The Kiowa speak a Tanoan language, not an Uto-Aztecan language like the Comanche. Most of the other Tanoan speakers are Pueblo peoples, who built permanent towns and raised corn in New Mexico, but the Kiowa were hunter gatherers from around the Black Hills of western Montana/South Dakota. They were driven from their homelands by the Sioux and other tribes, migrated south, obtained horses, and moved into the flat parts of Colorado, Kansas, Oklahoma, northern Texas, and parts of New Mexico. According to Wikipedia, they numbered about 3,000 people in those days and 12,000 today.

This leaves us with a mystery: the historic geographic spread of the Uto-Axtecan language family was split by the Pueblos; the historic geographic spread of the Pueblo-based Tanoan family was split by the Great Basin-dwelling Utes and their linguistic cousins.
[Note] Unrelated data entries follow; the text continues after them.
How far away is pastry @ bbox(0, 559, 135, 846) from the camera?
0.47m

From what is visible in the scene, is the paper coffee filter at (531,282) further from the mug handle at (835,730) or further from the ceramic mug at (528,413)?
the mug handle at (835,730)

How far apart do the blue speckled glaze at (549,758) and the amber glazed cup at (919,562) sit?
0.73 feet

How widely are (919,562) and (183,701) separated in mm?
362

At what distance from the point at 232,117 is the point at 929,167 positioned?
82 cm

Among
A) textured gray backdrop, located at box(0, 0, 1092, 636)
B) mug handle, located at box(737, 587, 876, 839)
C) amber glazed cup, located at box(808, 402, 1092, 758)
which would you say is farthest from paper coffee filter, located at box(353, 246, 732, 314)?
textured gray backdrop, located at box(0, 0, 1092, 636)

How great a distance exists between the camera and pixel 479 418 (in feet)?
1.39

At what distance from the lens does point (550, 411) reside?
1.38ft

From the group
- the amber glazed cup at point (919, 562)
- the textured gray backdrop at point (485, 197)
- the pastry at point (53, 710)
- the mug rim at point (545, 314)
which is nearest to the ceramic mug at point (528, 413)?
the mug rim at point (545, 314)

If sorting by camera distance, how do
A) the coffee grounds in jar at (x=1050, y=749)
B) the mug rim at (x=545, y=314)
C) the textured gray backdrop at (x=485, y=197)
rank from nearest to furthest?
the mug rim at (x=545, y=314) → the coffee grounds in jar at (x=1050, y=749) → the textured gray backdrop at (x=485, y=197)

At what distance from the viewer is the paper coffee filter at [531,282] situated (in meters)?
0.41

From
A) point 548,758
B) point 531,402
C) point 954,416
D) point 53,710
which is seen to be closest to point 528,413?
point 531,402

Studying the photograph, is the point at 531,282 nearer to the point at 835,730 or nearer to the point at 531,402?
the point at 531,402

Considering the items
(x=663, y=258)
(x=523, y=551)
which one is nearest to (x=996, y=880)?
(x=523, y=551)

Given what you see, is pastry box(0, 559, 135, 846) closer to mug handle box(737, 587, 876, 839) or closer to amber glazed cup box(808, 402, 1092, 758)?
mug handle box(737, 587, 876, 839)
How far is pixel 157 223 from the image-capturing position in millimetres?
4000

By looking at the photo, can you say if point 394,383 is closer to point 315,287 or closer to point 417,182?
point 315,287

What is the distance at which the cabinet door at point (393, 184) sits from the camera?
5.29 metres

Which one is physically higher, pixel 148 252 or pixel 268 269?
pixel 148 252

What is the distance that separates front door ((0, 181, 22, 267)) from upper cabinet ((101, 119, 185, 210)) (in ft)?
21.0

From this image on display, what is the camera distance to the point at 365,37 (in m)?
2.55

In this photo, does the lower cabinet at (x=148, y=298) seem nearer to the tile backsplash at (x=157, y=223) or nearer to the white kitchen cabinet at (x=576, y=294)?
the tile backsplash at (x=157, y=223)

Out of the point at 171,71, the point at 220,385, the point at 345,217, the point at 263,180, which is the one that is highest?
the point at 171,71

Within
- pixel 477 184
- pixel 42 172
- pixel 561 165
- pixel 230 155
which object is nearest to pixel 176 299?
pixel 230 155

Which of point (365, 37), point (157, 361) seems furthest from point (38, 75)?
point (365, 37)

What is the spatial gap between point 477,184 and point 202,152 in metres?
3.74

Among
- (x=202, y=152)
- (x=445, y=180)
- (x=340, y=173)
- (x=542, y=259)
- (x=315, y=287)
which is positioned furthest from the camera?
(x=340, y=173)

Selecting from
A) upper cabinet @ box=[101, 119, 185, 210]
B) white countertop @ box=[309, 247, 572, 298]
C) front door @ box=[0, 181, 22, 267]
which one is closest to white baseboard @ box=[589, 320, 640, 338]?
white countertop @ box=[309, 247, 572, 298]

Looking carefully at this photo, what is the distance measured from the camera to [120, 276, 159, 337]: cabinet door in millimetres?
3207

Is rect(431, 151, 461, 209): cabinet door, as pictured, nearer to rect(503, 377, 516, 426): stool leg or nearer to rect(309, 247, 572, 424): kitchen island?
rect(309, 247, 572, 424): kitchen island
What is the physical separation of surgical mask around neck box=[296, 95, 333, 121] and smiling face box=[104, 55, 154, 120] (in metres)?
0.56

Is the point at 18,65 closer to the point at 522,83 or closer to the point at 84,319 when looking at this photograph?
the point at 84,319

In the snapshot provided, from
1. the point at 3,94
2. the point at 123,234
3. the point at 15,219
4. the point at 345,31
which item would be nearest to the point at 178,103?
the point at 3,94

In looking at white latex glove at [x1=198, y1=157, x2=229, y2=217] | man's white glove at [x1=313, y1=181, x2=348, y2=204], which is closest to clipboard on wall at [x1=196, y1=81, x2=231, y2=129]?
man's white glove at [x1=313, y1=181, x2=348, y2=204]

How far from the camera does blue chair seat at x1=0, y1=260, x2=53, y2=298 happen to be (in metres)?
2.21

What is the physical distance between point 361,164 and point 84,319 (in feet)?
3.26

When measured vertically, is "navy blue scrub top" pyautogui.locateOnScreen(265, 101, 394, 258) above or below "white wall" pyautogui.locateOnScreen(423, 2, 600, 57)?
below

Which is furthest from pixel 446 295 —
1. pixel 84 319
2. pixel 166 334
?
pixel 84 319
In other words, each language family was split by the other.

How did the Kiowa begin their journey so far from the other members of their language family? Wikipedia frustratingly notes:

There is apparently no oral tradition of any ancient connection between the peoples. Scholars have not determined when the peoples were connected so that the common linguistic elements could have developed.

Archaeology offers many tantalizing clues, but I wish we had more genetic data (many American Indian tribes are officially disdainful of genetics and see nothing to be gained by participating in genetics research, which may be true for them but is frustrating to me.)

The Wikipedia page for the Kiowa language says:

Although Kiowa is most closely related to the other Tanoan languages of the Pueblos, the earliest historic location of its speakers is western Montana around 1700. Prior to the historic record, oral histories, archaeology, and linguistics suggest that pre-Kiowa was the northernmost dialect of Proto-Kiowa-Tanoan, spoken at Basketmaker II Era sites. Around AD 450, they migrated northward through the territory of the Anasazi and Great Basin, occupying the eastern Fremont culture region of the Colorado Plateau until sometime before 1300. Speakers then drifted northward to the northwestern Plains, arriving no later than the mid-16th century in the Yellowstone area where the Kiowa were first encountered. The Kiowa then later migrated to the Black Hills and the southern Plains, where the language was recorded in historic times.[3]

(Basketmaker II is from roughly 50-500 AD.)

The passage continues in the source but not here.